Co-partitioned and co-located are not the same thing
"Even if the same partitioner is used for an RDD that needs to be partitioned within the current job as was used to partition another RDD that is needed in the current job but whose partitioning was persisted in a prior job, then the RDDs will still be co-partitioned but won't necessarily be co-located."
"There are two things here. One is data co-partition, and then data co-location.
"As long as you specify the same hash partitioner, a1 and b1 will be co-partitioned (i.e. partitioned the same way). The partitions might not be co-located, so your job will still incur network traffic, but you do reduce a whole round of shuffle.
"If a1 and b1 are put into memory by different jobs, there is no guarantee their partitions will be co-located, even though they are co-partitioned.
"What if you add a node to the cluster, or a node dies? Or what if a node is busy and can never be run anything - are you going to block the entire program forever so you could put a partition on that node?
"You can still write your program in a way that does mostly local joins. And even if the joins need to fetch blocks from remote nodes, the joins still avoid an extra round of shuffle, which is much more expensive than just fetching data."

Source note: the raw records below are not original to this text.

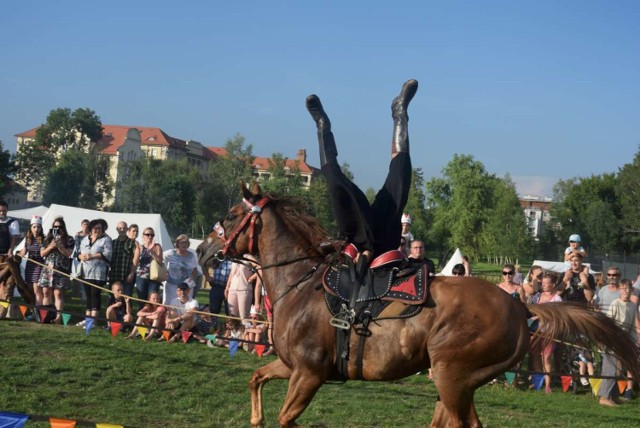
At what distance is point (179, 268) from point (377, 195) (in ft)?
27.2

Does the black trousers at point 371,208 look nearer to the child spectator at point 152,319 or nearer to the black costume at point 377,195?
the black costume at point 377,195

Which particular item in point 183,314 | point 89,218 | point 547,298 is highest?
point 89,218

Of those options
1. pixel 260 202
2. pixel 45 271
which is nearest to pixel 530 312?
pixel 260 202

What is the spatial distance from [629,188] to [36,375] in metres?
75.3

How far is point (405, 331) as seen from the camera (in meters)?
6.38

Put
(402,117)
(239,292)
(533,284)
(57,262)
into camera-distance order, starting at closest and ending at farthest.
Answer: (402,117), (533,284), (239,292), (57,262)

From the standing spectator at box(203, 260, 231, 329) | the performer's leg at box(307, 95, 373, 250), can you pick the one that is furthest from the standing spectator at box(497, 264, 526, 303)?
the performer's leg at box(307, 95, 373, 250)

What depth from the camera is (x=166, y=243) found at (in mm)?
22500

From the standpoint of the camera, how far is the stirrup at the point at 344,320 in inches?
254

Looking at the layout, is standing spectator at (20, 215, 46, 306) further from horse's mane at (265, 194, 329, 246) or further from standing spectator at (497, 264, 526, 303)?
horse's mane at (265, 194, 329, 246)

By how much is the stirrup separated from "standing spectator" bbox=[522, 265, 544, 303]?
7014 millimetres

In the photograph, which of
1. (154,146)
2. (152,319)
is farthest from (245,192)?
(154,146)

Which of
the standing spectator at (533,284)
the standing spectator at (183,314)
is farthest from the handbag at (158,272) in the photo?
the standing spectator at (533,284)

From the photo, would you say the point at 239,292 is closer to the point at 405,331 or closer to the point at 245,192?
the point at 245,192
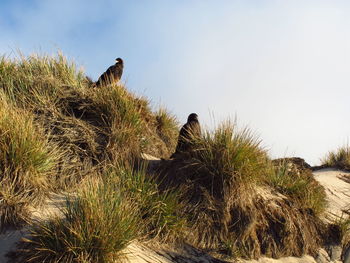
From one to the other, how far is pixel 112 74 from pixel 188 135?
9.14 ft

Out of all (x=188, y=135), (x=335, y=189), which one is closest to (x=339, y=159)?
(x=335, y=189)

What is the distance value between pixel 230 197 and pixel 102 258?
2.82 metres

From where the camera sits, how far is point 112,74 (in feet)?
31.6

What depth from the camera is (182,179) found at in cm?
726

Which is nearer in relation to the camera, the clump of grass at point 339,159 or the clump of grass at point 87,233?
the clump of grass at point 87,233

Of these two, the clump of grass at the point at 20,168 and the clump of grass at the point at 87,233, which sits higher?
the clump of grass at the point at 20,168

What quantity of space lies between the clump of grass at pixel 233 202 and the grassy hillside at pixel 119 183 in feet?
0.06

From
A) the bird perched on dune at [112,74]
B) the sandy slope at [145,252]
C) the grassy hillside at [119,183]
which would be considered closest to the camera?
the grassy hillside at [119,183]

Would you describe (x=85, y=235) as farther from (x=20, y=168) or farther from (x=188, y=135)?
(x=188, y=135)

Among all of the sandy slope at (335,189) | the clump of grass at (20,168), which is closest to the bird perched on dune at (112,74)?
the clump of grass at (20,168)

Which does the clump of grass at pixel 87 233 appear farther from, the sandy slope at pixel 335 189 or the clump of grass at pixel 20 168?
the sandy slope at pixel 335 189

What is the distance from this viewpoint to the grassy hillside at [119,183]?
197 inches

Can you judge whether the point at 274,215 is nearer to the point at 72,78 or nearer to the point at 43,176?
the point at 43,176

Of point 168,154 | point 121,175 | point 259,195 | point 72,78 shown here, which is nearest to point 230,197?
point 259,195
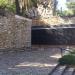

From a Google Groups discussion (here).
Partitioning graphs present another interesting challenge. Edge cuts (ie, partitioning vertices) are a viable but generally inefficient way to partition a graph.
Most graphs obey a power law, for example something like Zipf's law if you're processing natural language. ("Zipf's law states that given some corpus of natural language utterances, the frequency of any word is inversely proportional to its rank in the frequency table." from Wikipedia). Consequently, the partitioning of vertices will be 'lumpy'.
GraphX allows you to chose your partitioning strategy. It offers these:
|From "Spark GraphX in Action", p214.|
"Introducing a .repartition will increase the amount of work that the Spark engine has to do, but the benefit can significantly outweigh that cost." (from here). In this example, the data was "lumpy" causing a single executor to do most of the work.
I've also seen repartitioning on a given field used to optimize joins. See my previous post where repartitiong a Dataframe by field X and writing it to a file was used to make joining on X more efficient.
"join has the same semantics as in sql join, e.g. every row after the join is (k, v1, v2), where v1 is from rdd1, and v2 is from rdd2.
cogroup just groups values of the same key together, and every row looks like (k, seq1, seq2), where seq1 contains all the values having the same key from rdd1."
(From another Google Groups discussion).
Note that Datasets have slightly different semantics. The outer-joins of RDDs can return RDDs that contain Options. Dataset's join returns another Dataset whose rows can be accessed as usual while its @experimental joinWith returns a Dataset[(T, U)]. Note that T and U can be null. No nice Options for us here.
"In Apache Hadoop, the grouping is done in two places - the partitioner, which routes map outputs to reduce tasks, and the grouping comparator, which groups data within a reduce task. Both of these are pluggable per-job. The sorting is pluggable by setting the output key comparator...
"The order of the values within a reduce function call, however, is typically unspecified and can vary between runs. Secondary sort is a technique that allows the MapReduce programmer to control the order that the values show up within a reduce function call." (from here). This can then help the next stage.
Sorting also helped us when writing Parquet files to HDFS.
An interesting trick to improve sort performance can be found here: "Sorting in general has good cache hit rate due to the sequential scan access pattern. Sorting a list of pointers, however, has a poor cache hit rate because each comparison operation requires dereferencing two pointers that point to randomly located records in memory. So how do we improve the cache locality of sorting? A very simple approach is to store the sort key of each record side by side with the pointer. For example, if the sort key is a 64-bit integer, then we use 128-bit (64-bit pointer and 64-bit key) to store each record in the pointers array."
You may see the DAG in the GUI not being as linear as you'd expect. It is Spark's prerogative to do this. "Stages that are not interdependent may be submitted to the cluster for execution in parallel: this maximizes the parallelization capability on the cluster. So if operations in our dataflow can happen simultaneously we will expect to see multiple stages launched" (from here).